Oui, depuis la loi Hamon, vous pouvez résilier sans frais après 12 mois de contrat, à tout moment et sans motif. Avant 12 mois, la résiliation n'est possible qu'en cas de motif légitime (cessation d'activité, vente du véhicule, changement de situation). Pensez aussi à la résiliation infra-annuelle prévue par la loi Chatel pour les contrats tacitement reconduits.

Sources

Base réglementaire (articles L3120-4 et R3120-4 du Code des transports, décret du 8 décembre 2023) revérifiée en juillet 2026 sur Légifrance.
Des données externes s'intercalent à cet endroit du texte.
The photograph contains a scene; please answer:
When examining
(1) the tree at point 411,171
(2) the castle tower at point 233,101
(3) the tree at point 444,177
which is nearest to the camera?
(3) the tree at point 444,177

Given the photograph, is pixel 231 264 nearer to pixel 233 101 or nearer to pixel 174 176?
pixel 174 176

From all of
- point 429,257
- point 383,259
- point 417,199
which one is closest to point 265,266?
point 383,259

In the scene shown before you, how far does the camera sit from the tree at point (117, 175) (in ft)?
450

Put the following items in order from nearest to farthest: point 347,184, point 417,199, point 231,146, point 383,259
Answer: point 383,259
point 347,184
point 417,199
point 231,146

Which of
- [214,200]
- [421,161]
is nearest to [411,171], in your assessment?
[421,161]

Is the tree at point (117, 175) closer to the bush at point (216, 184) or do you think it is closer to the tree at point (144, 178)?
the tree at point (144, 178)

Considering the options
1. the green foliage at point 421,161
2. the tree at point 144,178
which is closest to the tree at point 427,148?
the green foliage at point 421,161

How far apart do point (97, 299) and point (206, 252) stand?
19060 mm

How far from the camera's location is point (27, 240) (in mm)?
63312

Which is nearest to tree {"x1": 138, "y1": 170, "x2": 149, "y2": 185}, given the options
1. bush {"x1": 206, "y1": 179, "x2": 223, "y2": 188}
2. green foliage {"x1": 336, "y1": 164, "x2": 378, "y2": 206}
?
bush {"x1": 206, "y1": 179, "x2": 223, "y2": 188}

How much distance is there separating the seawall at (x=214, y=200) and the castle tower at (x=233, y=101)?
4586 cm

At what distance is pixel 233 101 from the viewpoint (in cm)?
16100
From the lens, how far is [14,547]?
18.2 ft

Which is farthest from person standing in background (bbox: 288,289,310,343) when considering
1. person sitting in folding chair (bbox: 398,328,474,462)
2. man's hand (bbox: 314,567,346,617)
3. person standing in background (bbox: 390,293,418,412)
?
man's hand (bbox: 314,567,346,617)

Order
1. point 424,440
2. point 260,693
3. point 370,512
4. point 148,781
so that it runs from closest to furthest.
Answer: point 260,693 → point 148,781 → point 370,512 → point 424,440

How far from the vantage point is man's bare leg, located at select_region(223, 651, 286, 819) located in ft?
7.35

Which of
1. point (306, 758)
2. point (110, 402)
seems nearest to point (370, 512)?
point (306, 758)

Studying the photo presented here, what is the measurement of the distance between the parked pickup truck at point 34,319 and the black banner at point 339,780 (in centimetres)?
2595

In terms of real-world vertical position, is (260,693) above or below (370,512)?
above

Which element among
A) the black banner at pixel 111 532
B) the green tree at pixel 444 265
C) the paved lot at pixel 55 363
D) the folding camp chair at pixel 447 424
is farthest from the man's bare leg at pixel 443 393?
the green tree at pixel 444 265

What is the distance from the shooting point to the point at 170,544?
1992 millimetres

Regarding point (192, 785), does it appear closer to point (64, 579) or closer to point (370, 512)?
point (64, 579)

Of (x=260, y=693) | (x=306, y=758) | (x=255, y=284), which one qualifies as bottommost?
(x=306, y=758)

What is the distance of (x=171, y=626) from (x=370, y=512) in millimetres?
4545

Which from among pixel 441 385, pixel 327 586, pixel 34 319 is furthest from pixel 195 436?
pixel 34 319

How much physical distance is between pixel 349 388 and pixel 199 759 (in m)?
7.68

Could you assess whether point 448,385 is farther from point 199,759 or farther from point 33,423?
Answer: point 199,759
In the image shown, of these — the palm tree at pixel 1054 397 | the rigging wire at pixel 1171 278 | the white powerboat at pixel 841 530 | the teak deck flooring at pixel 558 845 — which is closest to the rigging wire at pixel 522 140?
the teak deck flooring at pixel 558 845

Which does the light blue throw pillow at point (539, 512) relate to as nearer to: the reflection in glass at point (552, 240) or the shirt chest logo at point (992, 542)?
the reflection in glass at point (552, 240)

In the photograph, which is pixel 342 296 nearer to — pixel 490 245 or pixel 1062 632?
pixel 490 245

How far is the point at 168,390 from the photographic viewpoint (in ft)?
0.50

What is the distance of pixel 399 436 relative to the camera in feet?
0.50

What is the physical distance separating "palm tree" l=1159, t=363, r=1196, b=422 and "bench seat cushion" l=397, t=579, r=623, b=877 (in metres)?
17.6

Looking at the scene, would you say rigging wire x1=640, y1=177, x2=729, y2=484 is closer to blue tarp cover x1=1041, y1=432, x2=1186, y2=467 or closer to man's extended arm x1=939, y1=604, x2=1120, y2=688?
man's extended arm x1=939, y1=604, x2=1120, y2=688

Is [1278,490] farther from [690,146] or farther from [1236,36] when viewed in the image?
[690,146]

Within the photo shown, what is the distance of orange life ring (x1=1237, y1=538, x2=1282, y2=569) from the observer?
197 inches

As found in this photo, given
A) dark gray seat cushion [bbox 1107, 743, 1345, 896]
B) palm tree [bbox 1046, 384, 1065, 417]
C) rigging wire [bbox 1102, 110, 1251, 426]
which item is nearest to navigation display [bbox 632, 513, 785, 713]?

Garanties et fourchettes tarifaires vérifiées en mars 2026 auprès des sources suivantes :

Les fourchettes tarifaires sont indicatives et résultent de la consolidation des grilles communiquées par les assureurs et courtiers cités. Elles ne constituent pas un engagement contractuel et peuvent varier significativement selon votre profil personnel, votre véhicule, votre zone et les options retenues. Demandez systématiquement plusieurs devis personnalisés avant de souscrire.